Here is the Sunday Riley routine we recommend:
- U.F.O. unclogs congested pores and gently brightens the appearance of imperfections while soothing blemish-prone skin.
- C.E.O. Serum helps improve the appearance of dark spots and discolorations while brightening dull-looking skin and evening out skin tone.
- Good Genes Glycolic Acid Treatment helps exfoliate the surface of the skin and improve the look of texture by removing pore-clogging dead skin cells while brightening the appearance of discolorations.

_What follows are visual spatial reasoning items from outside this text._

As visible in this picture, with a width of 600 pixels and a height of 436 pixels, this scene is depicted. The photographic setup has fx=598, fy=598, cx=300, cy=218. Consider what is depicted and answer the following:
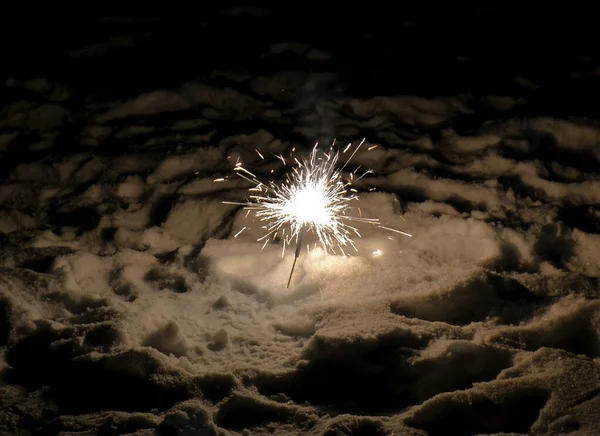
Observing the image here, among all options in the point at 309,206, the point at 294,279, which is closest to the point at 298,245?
the point at 294,279

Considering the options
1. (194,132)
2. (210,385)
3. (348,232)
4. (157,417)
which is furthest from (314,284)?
(194,132)

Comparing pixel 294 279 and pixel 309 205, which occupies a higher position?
pixel 309 205

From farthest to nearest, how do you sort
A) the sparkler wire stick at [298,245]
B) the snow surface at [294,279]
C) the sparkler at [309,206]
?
the sparkler at [309,206] → the sparkler wire stick at [298,245] → the snow surface at [294,279]

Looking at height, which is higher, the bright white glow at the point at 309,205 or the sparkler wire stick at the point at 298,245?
the bright white glow at the point at 309,205

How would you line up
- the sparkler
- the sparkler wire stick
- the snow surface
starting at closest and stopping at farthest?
1. the snow surface
2. the sparkler wire stick
3. the sparkler

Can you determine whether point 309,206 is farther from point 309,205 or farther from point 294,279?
point 294,279

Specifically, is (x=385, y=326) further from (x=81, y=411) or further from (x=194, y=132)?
(x=194, y=132)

- A+ High-Dose Retinoid Serum improves skin clarity and uneven skin texture while reducing the appearance of imperfections.
- Luna, a retinol oil that helps to reduce the appearance of uneven skin texture while calming the skin, reducing the appearance of surface redness, for a calm complexion.
- Good Genes Glycolic Acid Treatment.
- LED light therapy: “Blue or red light can help reduce inflammation and kill acne-causing bacteria. I recommend it to help prevent and treat inflammatory acne,” says Chang.
Don’t be discouraged if it’s a bit of trial and error to figure out what works for your unique situation. Remember to level-set your expectations: “It takes significant time — months to years — and patience to treat acne scars and most often they won’t go away completely,” says Chang. The most important lesson in your acne scar journey is that your complexion doesn’t determine your self-worth. You can find confidence in your skin with or without acne scars.